Climate change is increasing flood risks, and more people are exposed than previously thought. According to research published in Nature, between 2000 and 2015, the proportion of the global population exposed to floods increased by 20% to 24%, and the number of people with flood risk is 10 times greater than previously estimated. Due to climate change, it’s expected to get worse by 2030.
If you own property, it’s time to reassess your flood risk.
A Catastrophic Summer
The remnants of Hurricane Ida flooded New York City and the surrounding areas. Reuters says that at least 44 people in four Northeastern states died, and many others experienced flooded basements, damaged roofs and power outages.
Flooding isn’t just an East Coast problem. Even California, a state plagued by drought and wildfire, is not immune to the risk. In fact, FEMA warns that flash floods are particularly common after wildfires. The ash, debris, and loss of vegetation increase the chance of a flood, and the risk may remain elevated for up to five years after a wildfire, or until the vegetation is restored. Even areas that are not normally considered flood-prone may be at risk after a fire.
This September, parts of Southern California experienced this firsthand. The Los Angeles Times says there was a thunderstorm over the Bobcat fire burn area, prompting flash flood warnings. There were also reports of rockfalls and mudslides.
The Need for New Flood Maps
As flood risks have increased, many experts have warned that FEMA flood maps were dangerously outdated. The First Street Foundation found 4.3 million homes across the country have substantial flood risk, with a great deal of flood risk occurring outside of FEMA’s designated Special Flood Hazard Areas.
It’s a scary situation. Many homeowners are exposed to flood risks, but because they are unaware of their risk, they aren’t taking steps to protect themselves. The good news is that progress is being made to help homeowners take control of their flood risk.

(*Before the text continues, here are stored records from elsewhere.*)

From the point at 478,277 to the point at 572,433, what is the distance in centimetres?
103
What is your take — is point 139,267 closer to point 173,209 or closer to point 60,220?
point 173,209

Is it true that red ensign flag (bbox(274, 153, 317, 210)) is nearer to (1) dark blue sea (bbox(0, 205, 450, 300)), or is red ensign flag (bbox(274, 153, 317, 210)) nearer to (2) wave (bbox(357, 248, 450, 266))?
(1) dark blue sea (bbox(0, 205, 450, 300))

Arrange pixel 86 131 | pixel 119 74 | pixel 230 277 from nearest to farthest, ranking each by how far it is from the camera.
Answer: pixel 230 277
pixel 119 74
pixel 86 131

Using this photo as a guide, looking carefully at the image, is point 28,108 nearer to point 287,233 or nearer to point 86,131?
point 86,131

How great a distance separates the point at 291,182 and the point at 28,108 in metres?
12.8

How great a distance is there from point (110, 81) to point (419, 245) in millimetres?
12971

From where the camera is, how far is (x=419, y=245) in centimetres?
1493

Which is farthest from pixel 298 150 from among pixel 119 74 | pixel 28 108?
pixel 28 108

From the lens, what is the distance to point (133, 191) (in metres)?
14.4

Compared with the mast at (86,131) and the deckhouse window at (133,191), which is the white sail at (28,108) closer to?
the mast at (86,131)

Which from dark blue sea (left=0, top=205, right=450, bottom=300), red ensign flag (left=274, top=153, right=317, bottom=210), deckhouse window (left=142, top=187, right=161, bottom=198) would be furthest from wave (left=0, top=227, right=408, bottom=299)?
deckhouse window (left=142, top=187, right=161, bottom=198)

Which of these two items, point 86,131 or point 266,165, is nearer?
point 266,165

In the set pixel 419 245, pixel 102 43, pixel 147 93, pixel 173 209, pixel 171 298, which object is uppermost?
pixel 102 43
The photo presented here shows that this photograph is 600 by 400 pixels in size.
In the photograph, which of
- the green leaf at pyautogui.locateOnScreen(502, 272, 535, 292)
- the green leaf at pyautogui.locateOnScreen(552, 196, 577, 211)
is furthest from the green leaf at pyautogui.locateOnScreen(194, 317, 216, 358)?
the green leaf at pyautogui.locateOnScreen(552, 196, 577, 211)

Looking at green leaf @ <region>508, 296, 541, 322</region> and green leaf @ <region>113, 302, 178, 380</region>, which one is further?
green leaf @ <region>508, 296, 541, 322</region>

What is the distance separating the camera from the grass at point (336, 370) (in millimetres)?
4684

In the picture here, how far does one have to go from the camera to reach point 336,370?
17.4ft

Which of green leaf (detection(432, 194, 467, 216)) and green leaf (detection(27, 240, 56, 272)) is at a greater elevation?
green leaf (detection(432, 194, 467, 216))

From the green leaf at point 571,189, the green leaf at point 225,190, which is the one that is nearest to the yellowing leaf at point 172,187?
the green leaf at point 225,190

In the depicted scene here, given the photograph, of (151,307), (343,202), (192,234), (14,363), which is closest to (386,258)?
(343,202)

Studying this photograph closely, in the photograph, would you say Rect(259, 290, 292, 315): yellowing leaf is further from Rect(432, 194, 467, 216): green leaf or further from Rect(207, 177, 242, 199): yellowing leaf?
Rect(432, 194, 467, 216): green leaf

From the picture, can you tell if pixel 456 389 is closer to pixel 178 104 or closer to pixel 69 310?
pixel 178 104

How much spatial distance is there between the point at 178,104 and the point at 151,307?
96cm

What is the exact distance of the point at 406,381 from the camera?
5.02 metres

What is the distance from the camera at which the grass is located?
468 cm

The Flood Factor is a free online tool that anyone can use to find out their home’s flood risk. All you have to do is enter your address, and you’ll get detailed information on your current risk level, past flooding, and future projections.
FEMA has also been making changes in response to evolving flood risks. FEMA’s National Flood Insurance Program is being updated with a new pricing methodology called Risk Rating 2.0. Starting on October 1, 2021, new policies will use the new rating system, and existing policyholders can opt into the new method if doing so saves them money. Starting on April 1, 2022, all policies will use the new rating methodology.
Some people may save money under Risk Rating 2.0, but others will likely see their rates increase. According to Reuters, a study found that 77% of policyholders will pay more because of the changes.
Take Control of Your Flood Risk
Flood risks are changing. Homeowners should take four steps to take control of their flood risk.
- Find out your flood risk. Remember, many homeowners underestimate their risk. Don’t just assume you don’t have to worry about flooding. Check your risk under updated models.
- Consider home improvements. FEMA has information on low-cost, DIY projects that can protect your home from flooding.
- Create an emergency plan. See Ready.gov for information on what to do before, during, and after a flood.
- Obtain appropriate flood insurance. Homeowner's insurance policies typically exclude flood losses, so flood insurance is an important coverage type for many homeowners.